Mir ist mal ein anscheinend nicht ganz toter Aal aus der Tüte gewandert und ich konnte ihn erst 10m weiter im Gras aufhalten. 
Die werden das auch weiter schaffen, vielleicht wenn der Angeldruck in Teich A zu hoch ist oder sie kein Bock auf Golf haben...|kopfkrat


----------



## .Sebastian. (29. Juni 2011)

*AW: Wie weit kommt der Aal ohne Wasser?*

da das jetzt schon öfters angesprochen wurde - ich kann mir nich vorstellen, dass sich die Aale denken: "mensch mir sitzen hier zu viele angler, da muss man ja aufpassen was man frisst... ich zieh lieber mal in einen anderen teich um!" Der angeldruck wird da kaum einfluss drauf haben 

das wird wohl dann eher am nahrungsangebot oder am fortpflanzungstrieb liegen


----------



## Siever (29. Juni 2011)

*AW: Wie weit kommt der Aal ohne Wasser?*

Ich habe vergessen, den Begriff _Teich A_ ironisch zu kennzeichnen. Ich kann mir nämlich auch nicht vorstellen, dass die Schlängler aus menschlich nachvollziehbaren Gründen die Gewässer wechseln.

○ ○ ○ ○ ○

- [Aufgabenstellung]
1) Fasse den Absatz der Forumsdiskussion über Aale, der mit „da das jetzt schon öfters angesprochen wurde“ beginnt, in einem kürzeren Satz zusammen und behalte dabei seine wesentlichen Aussagen bei.
2) Schreibe eine Fortsetzung der Forumsdiskussion über Aale, die auf den letzten Beitrag folgt.
Die Daten sind eigenständiges Material und gehören nicht zur Forumsdiskussion über Aale.

- [Daten]
○ ○ ○ ○ ○

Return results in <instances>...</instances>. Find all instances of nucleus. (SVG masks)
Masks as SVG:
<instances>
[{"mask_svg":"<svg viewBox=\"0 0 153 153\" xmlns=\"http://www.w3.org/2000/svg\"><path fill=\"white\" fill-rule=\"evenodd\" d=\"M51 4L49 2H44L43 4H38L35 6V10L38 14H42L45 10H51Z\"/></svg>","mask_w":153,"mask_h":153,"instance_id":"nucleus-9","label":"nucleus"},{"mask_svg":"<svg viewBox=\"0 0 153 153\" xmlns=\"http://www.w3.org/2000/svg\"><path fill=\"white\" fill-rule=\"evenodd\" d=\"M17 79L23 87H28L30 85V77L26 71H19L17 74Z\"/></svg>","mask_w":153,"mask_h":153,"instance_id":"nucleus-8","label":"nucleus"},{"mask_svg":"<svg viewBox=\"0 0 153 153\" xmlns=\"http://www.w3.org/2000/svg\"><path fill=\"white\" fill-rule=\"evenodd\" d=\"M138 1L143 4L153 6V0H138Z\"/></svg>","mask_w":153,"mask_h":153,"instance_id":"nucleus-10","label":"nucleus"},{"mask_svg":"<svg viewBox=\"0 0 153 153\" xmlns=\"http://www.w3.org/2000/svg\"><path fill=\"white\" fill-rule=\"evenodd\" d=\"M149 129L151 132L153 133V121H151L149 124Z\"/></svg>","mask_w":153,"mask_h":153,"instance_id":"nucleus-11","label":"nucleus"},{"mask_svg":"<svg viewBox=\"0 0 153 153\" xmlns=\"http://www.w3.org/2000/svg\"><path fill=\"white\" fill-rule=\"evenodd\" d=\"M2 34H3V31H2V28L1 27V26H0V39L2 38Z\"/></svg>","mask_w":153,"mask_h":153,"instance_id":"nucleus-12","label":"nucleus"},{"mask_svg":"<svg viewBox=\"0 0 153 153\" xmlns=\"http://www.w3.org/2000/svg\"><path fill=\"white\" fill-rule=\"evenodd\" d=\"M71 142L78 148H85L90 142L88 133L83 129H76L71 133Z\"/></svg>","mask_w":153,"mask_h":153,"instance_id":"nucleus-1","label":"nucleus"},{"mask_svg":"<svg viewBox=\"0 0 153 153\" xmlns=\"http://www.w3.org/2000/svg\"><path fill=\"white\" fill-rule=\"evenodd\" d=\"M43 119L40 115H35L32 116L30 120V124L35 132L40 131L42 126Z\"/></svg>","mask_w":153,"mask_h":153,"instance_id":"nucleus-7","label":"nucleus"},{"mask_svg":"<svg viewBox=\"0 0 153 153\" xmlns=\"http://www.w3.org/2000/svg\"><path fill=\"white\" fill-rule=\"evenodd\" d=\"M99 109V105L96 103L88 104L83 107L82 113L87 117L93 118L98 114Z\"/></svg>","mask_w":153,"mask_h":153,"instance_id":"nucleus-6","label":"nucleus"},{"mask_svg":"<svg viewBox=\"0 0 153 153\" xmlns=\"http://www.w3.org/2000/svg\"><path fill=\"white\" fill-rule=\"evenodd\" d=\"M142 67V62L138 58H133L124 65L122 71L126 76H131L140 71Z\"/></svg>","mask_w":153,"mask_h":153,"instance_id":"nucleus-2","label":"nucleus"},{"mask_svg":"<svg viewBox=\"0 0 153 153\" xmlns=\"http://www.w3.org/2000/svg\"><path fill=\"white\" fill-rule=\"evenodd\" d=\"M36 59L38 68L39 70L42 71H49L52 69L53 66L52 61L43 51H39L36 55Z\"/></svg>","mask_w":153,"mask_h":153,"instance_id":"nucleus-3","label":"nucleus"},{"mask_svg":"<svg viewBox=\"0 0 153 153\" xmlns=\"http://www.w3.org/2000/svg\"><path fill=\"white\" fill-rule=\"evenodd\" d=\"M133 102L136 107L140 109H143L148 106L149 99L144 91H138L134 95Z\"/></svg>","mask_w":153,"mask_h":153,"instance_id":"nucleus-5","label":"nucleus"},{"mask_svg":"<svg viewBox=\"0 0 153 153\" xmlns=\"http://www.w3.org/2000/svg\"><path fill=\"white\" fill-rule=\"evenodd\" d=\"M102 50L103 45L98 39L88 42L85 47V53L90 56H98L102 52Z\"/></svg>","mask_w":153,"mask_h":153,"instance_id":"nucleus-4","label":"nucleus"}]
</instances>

○ ○ ○ ○ ○

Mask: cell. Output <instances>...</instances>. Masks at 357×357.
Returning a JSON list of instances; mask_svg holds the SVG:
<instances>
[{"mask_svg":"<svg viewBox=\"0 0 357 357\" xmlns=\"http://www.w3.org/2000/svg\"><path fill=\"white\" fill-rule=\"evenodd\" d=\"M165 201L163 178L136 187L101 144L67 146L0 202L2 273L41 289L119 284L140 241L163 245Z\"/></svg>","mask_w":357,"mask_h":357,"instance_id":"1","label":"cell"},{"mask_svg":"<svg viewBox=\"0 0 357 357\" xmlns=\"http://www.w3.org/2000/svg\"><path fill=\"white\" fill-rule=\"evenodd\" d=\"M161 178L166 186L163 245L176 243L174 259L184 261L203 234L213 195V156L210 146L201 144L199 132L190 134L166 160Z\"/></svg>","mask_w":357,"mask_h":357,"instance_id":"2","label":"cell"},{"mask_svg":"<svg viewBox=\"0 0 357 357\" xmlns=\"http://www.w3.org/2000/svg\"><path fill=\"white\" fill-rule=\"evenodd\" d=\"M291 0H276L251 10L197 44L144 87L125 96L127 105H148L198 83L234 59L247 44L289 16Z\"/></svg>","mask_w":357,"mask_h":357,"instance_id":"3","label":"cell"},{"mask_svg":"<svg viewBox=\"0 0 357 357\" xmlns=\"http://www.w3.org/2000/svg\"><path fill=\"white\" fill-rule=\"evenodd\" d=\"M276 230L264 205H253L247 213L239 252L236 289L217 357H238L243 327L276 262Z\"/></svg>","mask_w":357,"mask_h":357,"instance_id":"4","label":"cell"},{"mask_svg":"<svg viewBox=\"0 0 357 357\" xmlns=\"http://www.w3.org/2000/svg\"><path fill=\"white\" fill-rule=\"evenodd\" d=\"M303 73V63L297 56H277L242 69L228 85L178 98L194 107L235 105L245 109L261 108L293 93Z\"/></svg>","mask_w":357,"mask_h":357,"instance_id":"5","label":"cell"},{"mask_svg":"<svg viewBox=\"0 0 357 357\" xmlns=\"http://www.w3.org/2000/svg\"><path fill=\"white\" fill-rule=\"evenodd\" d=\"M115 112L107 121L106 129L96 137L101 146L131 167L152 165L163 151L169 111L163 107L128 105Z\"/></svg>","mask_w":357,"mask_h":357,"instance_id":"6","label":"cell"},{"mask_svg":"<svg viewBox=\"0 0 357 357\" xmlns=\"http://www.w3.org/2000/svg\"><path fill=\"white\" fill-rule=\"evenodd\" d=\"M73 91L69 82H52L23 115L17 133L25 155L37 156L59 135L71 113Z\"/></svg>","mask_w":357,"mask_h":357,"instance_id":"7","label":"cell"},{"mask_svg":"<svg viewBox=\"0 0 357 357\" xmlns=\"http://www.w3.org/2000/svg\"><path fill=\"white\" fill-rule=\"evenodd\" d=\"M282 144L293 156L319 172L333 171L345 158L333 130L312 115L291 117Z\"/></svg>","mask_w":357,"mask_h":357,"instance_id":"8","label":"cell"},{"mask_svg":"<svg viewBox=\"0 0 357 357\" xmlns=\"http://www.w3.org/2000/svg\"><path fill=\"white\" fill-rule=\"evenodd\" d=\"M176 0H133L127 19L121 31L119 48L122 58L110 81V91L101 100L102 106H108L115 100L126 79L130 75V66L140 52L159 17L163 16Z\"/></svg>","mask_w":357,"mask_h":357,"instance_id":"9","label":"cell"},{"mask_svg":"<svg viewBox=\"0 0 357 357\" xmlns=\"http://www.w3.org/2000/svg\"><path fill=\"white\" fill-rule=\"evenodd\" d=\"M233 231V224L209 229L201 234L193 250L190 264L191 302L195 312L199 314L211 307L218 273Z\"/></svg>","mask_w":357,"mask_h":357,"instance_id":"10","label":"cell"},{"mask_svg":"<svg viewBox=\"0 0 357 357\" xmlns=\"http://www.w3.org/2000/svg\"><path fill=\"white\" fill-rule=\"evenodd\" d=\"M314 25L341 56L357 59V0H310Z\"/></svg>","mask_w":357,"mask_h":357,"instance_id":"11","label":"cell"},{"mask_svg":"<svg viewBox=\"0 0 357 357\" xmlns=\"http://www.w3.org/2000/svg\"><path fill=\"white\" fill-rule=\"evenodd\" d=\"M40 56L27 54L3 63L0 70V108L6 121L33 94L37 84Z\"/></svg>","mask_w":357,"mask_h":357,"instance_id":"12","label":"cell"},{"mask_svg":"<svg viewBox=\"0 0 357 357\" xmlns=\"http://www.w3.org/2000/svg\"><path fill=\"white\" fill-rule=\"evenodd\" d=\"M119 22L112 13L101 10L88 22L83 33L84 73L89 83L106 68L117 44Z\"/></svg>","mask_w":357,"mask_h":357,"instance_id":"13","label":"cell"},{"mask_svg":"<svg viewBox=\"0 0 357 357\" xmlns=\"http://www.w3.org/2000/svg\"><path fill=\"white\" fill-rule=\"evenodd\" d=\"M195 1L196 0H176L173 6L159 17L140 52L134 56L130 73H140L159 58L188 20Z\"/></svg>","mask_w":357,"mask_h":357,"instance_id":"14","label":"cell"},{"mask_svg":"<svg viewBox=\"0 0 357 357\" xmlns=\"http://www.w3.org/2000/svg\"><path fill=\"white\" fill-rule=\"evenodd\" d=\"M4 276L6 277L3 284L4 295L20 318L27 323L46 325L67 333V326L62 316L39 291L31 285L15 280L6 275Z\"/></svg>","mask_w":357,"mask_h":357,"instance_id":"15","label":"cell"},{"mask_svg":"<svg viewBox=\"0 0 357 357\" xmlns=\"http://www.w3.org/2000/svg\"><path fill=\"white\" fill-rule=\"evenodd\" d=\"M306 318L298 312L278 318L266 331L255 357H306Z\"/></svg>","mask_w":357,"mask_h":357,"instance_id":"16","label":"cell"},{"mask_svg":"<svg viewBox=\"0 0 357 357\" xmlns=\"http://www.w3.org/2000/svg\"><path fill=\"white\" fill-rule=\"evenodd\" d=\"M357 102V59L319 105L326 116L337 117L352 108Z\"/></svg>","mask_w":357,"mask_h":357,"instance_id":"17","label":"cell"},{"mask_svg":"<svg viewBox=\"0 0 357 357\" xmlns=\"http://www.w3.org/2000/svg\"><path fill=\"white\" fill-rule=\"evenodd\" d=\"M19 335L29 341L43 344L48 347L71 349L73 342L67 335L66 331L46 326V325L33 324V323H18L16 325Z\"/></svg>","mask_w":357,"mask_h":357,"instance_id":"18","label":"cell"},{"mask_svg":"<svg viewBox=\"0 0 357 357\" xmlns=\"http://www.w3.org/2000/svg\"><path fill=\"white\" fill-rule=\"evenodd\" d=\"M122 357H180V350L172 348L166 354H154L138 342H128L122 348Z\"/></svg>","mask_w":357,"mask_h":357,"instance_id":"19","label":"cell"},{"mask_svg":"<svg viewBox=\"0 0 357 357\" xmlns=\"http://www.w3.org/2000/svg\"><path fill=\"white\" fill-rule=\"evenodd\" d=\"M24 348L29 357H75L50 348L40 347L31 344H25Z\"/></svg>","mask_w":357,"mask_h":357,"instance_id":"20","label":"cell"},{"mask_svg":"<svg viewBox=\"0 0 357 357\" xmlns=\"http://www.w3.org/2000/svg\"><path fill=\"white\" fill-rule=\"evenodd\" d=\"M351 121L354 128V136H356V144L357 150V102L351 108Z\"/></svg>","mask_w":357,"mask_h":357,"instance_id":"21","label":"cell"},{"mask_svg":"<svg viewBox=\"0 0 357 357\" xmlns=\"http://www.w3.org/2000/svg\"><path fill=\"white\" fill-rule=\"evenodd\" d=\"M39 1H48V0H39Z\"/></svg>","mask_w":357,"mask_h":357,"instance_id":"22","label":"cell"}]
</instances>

○ ○ ○ ○ ○

- [Antworten je Aufgabe]
1) Im Beitrag wird bezweifelt, dass Aale wegen zu vieler Angler bewusst in einen anderen Teich umziehen, denn der Angeldruck habe darauf kaum Einfluss.

2)
----------



## .Sebastian. (29. Juni 2011)

*AW: Wie weit kommt der Aal ohne Wasser?*

alles klar! missverständnis


----------



## gründler (29. Juni 2011)

*AW: Wie weit kommt der Aal ohne Wasser?*



Aalredl schrieb:


> da das jetzt schon öfters angesprochen wurde - ich kann mir nich vorstellen, dass sich die Aale denken: "mensch mir sitzen hier zu viele angler, da muss man ja aufpassen was man frisst... ich zieh lieber mal in einen anderen teich um!" Der angeldruck wird da kaum einfluss drauf haben
> 
> das wird wohl dann eher am nahrungsangebot oder am fortpflanzungstrieb liegen


 

Moin

John S.aus England hat aber genau das gegenteil beobachtet als er noch lebte.

Je mehr geangelt wurde desto mehr wanderten sie ab.

Evtl.mal das Buch besorgen: Wie fängt man großer Aale! von John S.aus UK

Ist schon bißchen älter aber da beschreibt er wie und wo warum.... sie abwandern.

lg


----------



## Paxcom (29. Juni 2011)

*AW: Wie weit kommt der Aal ohne Wasser?*

Schade, dass ich von vielen Missverstanden wurde.

Natürlich habe ich keine Angst dass der Aal abhaut.

Es ging eher darum, ob sich ein Ansitz auf Aal in einem Gewässer lohnen kann, in dem kein Aal eingesetzt wurde.

Kann ja sein, dass ein Gewässer mit Aalbesatz stark beangelt wird und die Aale dann in ein Gewässer ausweichen welches in der Nähe ist. Also mit Nähe meine ich 100m oder so.

Dann könnte sich ein Ansitz in dem nicht besetzten Gewässer lohnen.

Naja, werde es wohl am besten selber testen.


----------



## gründler (29. Juni 2011)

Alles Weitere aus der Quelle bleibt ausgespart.